Santé Canada ne peut être tenu responsable des conséquences subies par les victimes d'implants mammaires au gel de silicone défectueux, même si des études avaient soulevé des doutes quant à leur sécurité. C'est ce qu'a indirectement confirmé la Cour suprême du Canada, hier, en rejetant la demande de 30 000 Canadiennes d'intenter une poursuite pour négligence contre le gouvernement fédéral.

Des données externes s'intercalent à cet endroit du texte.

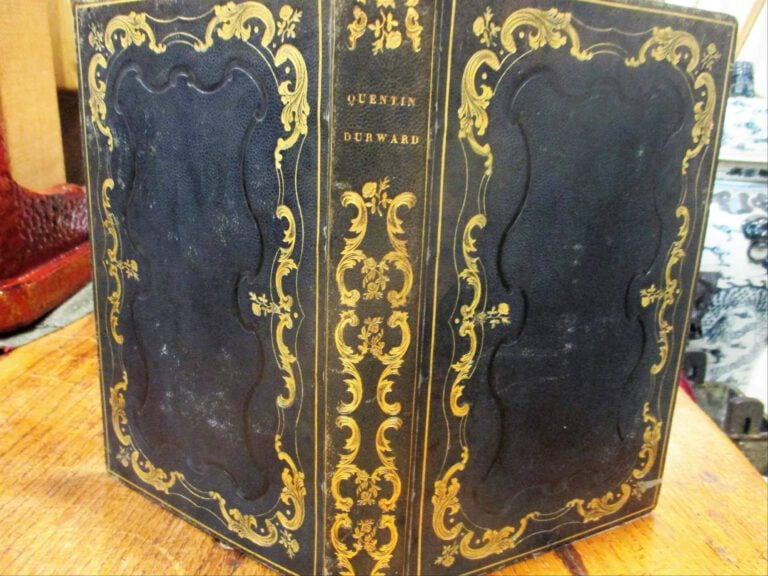 SCOTT Walter. Quentin Durward. - Traduction de Louis Vivien. Vignettes de Th. F…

Joyce Attis et Alexandra Tesluk - qui représentent ces femmes ayant reçu des implants de Dow Corning entre 1969 et 1992 - ont reçu des implants mammaires en 1972 et 1980, avant de se les faire retirer au début des années 90. Leurs implants se sont rompus ou ont coulé, entraînant chez elles des conséquences médicales et des incapacités permanentes. Mme Attis, qui avait reçu un implant pour remplacer un sein qui ne s'est jamais développé, est sous médication pour soigner la douleur chronique causée par le lupus et la fibromyalgie, dont elle souffre depuis que sa prothèse de silicone s'est rompue. «J'ai 58 ans, a-t-elle expliqué hier à La Presse, mais j'ai la santé d'une femme de 90 ans.» Dow Corning a été condamnée, en 1995, à verser 3,2 milliards US à plus de 300 000 victimes, dont des Canadiennes. Des études scientifiques avaient démontré, bien avant qu'elle ne cesse de commercialiser ses implants, que ceux-ci présentaient un danger.

Pour cette raison, Santé Canada aurait dû intervenir, ont soutenu les deux femmes. Mais les tribunaux ontariens ont estimé que dans ce cas, c'est le manufacturier qui est responsable de la sécurité de ses produits et que Santé Canada ne pouvait être tenu responsable de leur négligence.

Pour Mme Attis, c'est une défaite amère pour ses avocats, qui se battent depuis neuf ans pour sa cause, et pour les femmes en général. Deux des trois juges de la Cour suprême qui ont rejeté sa cause sont des femmes, a-t-elle déploré. «Si les femmes ne peuvent être solidaires pour défendre les femmes, qu'est-ce qui nous reste?»

«Je voudrais avertir les Canadiennes et leur famille de vérifier soigneusement chaque appareil médical et chaque médicament qu'ils se font prescrire, a-t-elle dit. Quand on lit que Santé Canada a autorisé la mise en marché d'un produit, on ne peut pas se fier à eux. Ils ne font pas d'études et ne peuvent être tenus responsables.»